Travail à faire
#1 D'après le texte sur les civelles, quelle quantité de civelles braconnées a été saisie en 2017 ?
#2 Reproduisez les données depuis leur début jusqu'à la ligne contenant « 34L1 47L0 51V67L9 », cette ligne comprise, sans y inclure les images.

═════ Texte présenté

Dégradation de l'eau par des décennies de cultures polluantes, obstacles et barrages sur rivières, surpêche, braconnage, parasites, voire pour certains altération des courants due au changement climatique : "il y a toute une série de facteurs dont on sait ou pense qu'ils jouent, mais les quantifier est très compliqué", explique M. Beaulaton. Même s'il pointe une légère remontée vers 2012-2014, que confirment les pêcheurs professionnels, réclamant un assouplissement des quotas.
Ajoute à la pression sur l'espèce la demande venue d'Asie, non tant pour consommer la civelle --une tradition culinaire du Sud-Ouest-- qu'en vue d'aquaculture pour l'anguille dont le Japon, surtout, est friand. Résultat: un prix de 350-500 euros le kilo au sortir des bateaux, mais jusqu'à 1.000 euros/kg auprès de mareyeurs en Espagne et 3/5.000 euros en Asie.
Avec l'exportation interdite hors UE et des quotas stricts (65 tonnes/par an, voués pour 60% au repeuplement et 40% à la consommation), "on est dans une situation de prohibition. Or qui dit prohibition dit trafic et spéculation", résume Michel Vignaud, coordinateur sur les migrateurs à l'AFB. 2017 a marqué un record dans les saisies de civelles braconnées: 1 tonne, dont 520 kg en une seule prise en Gironde en janvier.

══════════
═════ Données fournies

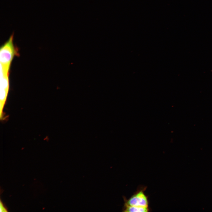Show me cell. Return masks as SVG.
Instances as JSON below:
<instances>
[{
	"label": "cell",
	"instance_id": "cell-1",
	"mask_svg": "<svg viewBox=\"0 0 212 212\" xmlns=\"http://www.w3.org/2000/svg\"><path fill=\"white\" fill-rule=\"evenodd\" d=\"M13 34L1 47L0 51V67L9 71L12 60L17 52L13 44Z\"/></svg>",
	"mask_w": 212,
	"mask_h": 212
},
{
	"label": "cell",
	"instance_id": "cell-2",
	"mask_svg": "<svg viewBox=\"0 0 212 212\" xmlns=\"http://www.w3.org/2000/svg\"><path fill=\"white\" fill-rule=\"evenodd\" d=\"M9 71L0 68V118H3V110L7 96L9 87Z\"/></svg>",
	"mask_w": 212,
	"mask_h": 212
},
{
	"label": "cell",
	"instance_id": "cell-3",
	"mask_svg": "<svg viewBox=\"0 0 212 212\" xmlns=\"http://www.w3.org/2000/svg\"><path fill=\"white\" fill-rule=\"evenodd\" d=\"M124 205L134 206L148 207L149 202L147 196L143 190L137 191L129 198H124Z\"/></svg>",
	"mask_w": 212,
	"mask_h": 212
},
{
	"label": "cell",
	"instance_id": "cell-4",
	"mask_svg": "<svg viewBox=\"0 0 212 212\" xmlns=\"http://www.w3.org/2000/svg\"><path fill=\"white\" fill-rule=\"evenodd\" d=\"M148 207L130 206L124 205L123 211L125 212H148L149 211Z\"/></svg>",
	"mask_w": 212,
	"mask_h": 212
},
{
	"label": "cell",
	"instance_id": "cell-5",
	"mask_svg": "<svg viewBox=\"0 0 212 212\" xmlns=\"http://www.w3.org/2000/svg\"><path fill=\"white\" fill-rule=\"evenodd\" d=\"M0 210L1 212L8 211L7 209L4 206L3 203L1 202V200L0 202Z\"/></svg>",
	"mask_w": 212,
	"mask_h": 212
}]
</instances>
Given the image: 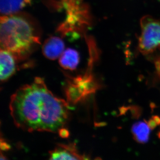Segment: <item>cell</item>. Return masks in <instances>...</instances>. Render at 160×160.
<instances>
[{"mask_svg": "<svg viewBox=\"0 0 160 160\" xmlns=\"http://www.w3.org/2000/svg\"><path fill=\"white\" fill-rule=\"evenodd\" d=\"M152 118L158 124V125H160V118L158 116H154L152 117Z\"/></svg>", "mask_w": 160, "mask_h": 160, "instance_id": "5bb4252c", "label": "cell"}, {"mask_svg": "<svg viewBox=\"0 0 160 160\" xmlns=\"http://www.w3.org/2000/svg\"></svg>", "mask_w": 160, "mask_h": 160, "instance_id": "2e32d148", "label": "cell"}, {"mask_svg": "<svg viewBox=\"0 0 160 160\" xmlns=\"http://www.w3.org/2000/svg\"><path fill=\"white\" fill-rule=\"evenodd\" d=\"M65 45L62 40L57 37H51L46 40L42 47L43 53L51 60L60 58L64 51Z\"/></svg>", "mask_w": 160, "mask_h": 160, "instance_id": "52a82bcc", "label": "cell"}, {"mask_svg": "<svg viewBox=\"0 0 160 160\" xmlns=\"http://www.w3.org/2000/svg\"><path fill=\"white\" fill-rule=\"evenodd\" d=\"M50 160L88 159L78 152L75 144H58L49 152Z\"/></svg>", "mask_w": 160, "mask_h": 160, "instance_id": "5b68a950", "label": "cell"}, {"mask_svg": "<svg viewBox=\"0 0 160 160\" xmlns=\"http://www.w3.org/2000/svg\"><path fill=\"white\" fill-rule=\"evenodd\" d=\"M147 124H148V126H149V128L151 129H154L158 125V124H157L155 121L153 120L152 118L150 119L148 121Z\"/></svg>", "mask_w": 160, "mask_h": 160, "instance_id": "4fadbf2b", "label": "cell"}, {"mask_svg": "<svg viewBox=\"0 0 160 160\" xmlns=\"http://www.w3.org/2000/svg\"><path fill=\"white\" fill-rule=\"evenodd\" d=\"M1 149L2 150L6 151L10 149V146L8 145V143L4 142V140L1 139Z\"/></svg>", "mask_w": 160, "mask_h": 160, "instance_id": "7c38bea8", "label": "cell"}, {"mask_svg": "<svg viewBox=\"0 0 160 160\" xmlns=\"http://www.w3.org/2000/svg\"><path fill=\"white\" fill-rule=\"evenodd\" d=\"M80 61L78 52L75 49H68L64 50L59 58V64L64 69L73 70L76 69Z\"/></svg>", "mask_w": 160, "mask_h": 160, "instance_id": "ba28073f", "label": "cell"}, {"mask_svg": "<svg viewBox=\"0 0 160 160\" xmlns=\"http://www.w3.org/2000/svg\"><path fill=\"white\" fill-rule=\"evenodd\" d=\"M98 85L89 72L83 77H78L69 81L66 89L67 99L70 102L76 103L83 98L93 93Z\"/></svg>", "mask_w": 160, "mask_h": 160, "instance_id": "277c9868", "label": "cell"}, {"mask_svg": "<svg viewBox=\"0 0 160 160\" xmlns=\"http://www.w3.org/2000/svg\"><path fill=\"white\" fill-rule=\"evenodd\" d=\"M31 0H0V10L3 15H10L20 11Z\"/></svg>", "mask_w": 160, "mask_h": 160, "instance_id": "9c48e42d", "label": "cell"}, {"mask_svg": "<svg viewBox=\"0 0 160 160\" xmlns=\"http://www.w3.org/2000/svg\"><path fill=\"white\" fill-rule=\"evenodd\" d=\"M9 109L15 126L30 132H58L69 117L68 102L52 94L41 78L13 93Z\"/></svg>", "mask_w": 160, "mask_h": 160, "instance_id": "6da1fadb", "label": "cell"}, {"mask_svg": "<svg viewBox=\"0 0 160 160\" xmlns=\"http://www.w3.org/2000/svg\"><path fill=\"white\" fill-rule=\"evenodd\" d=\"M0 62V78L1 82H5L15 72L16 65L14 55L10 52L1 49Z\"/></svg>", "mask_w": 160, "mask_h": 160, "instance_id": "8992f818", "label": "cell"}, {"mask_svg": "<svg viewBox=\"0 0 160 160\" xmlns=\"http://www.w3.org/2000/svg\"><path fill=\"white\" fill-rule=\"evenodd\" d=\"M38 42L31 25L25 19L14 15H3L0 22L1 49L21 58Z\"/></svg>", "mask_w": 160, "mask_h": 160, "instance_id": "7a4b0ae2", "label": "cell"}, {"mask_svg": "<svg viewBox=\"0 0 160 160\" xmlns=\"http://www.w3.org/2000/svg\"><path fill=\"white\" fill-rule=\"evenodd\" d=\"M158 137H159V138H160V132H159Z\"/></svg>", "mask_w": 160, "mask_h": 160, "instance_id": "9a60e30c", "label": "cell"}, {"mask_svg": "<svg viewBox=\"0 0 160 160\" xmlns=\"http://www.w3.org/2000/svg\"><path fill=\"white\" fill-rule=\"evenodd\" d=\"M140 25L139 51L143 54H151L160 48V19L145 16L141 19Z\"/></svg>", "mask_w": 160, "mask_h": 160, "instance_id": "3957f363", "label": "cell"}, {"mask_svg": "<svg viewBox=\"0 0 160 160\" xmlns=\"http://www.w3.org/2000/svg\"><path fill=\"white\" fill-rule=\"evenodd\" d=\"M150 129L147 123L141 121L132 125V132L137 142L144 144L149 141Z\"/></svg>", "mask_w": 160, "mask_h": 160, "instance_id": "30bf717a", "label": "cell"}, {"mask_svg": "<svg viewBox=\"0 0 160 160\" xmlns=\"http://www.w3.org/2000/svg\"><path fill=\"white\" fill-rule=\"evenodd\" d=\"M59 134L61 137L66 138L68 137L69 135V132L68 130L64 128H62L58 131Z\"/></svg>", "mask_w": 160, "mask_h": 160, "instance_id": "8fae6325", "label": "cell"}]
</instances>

══════════

Réponses successives
#1 Une tonne, dont 520 kg en une seule prise en Gironde en janvier.

#2
Show me cell. Return masks as SVG.
Instances as JSON below:
<instances>
[{
	"label": "cell",
	"instance_id": "cell-1",
	"mask_svg": "<svg viewBox=\"0 0 212 212\" xmlns=\"http://www.w3.org/2000/svg\"><path fill=\"white\" fill-rule=\"evenodd\" d=\"M13 34L1 47L0 51V67L9 71L12 60L17 52L13 44Z\"/></svg>",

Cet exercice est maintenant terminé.